Corollary to the earlier comment on Highways Kill: My Own Experience
Well! When I wrote that the maximum number of reported road accidents are on the highways (http://tamil-nadu.blogspot.com/2006/01/highways-kill.html) and that most of them were fatal, I didn’t expect to experience it personally so soon.
48 hours since a highway accident, I am alive and healthy and well relatively un-scathed. One of the later visitors to the site said that the police thought no one in that jeep could have survived. Me and my co-passenger did. The driver too escaped with fracture and minor injuries.
Learnings from the experience about highways and accidents in highways:
that predominant accidents in the highways happen between the hours of 2-4 a.m.
that you need to file a police complaint and get a copy of the FIR for you to claim insurance
that the going rate of bribery in the police department could vary from case to case, in our case I was told later that they demanded Rs. 750/- for the copy of the FIR
that our ordinary people are still the best help in the case of any emergency in this country. We were rushed to our destination by another passing by vehicle who almost turned 180” to accommodate us, the auto driver who had earlier turned up miraculously at a strange hour of 3 a.m. at the accident site, volunteered to take the driven (who was hurt more) to the nearby hospital and get him attended to.
It would be interesting to know and research on how many of the accidents are caused by the heavy vehicle goods carrying traffic, ours was caused by one. Directly and In-directly, these vehicles that carry goods from one end of the state to another, criss-crossing the state all the time, they may be responsible for most accidents is what I feel (and not because I am a victim). These vehicles are driven by a unique class of human beings who have to drive at crazy speeds to ensure that they transport maximum goods in minimum time between far off locations.
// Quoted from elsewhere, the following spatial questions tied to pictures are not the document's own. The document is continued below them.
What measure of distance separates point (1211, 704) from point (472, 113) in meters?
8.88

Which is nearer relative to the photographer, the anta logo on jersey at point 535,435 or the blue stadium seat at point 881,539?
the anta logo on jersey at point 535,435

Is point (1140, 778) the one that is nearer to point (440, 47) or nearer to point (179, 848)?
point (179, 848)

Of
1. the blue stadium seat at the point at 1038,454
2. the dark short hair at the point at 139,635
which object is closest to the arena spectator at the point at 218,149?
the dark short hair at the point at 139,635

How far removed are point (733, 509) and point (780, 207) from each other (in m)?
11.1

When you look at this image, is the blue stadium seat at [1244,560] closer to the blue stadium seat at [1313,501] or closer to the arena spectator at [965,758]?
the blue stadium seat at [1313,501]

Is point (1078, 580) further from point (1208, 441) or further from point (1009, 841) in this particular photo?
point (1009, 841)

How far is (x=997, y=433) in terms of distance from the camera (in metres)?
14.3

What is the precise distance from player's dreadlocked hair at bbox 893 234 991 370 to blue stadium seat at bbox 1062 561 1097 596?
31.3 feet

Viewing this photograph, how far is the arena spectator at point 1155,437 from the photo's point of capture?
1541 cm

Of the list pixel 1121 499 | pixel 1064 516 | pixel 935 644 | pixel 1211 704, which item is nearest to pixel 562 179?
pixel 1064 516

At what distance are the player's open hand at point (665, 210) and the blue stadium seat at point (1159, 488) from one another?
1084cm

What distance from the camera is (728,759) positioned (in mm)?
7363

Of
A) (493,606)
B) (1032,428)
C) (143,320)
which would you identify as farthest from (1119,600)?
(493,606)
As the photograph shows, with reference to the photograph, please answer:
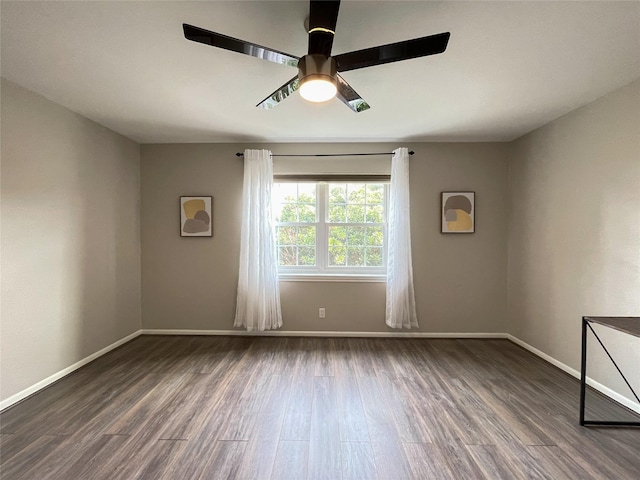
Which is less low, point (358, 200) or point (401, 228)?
point (358, 200)

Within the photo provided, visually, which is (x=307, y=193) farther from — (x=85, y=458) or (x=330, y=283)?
(x=85, y=458)

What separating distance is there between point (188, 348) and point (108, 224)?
64.9 inches

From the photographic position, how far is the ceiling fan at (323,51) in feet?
4.57

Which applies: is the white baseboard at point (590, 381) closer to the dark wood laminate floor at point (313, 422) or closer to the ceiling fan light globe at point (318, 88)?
the dark wood laminate floor at point (313, 422)

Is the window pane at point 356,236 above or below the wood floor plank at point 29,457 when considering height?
above

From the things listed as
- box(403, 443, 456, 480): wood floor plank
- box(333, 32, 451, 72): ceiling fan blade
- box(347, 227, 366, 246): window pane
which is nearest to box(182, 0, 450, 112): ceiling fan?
box(333, 32, 451, 72): ceiling fan blade

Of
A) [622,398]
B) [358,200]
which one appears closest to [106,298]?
[358,200]

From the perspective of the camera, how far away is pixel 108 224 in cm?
338

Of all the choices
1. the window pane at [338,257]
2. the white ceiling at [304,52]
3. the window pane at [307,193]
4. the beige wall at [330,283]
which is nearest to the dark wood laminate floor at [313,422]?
the beige wall at [330,283]

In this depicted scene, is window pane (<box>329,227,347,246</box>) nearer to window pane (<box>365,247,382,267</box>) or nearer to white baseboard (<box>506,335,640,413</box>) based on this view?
window pane (<box>365,247,382,267</box>)

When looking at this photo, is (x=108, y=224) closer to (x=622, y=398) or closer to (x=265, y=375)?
(x=265, y=375)

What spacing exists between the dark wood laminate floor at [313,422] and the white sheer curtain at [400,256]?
557 millimetres

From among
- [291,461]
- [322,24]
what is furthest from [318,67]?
[291,461]

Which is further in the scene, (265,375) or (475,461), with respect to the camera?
(265,375)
They often live off their cabins and seemingly do not have any great employee benefits (compared to the private buses some of whose employees get honorable benefits comparable with smaller enterprises).
Now that we are constructing highways primarily to move goods from one port to another and not necessarily for the people of the state, it is time someone took a serious look at the road safety systems in place in the highways and also the level of road safety knowledge among the heavy vehicle drivers and their plight. It would be more purposeful and safe to the rest of the world than the AIDS awareness programmes that seems to be the primary education targeted at them these days.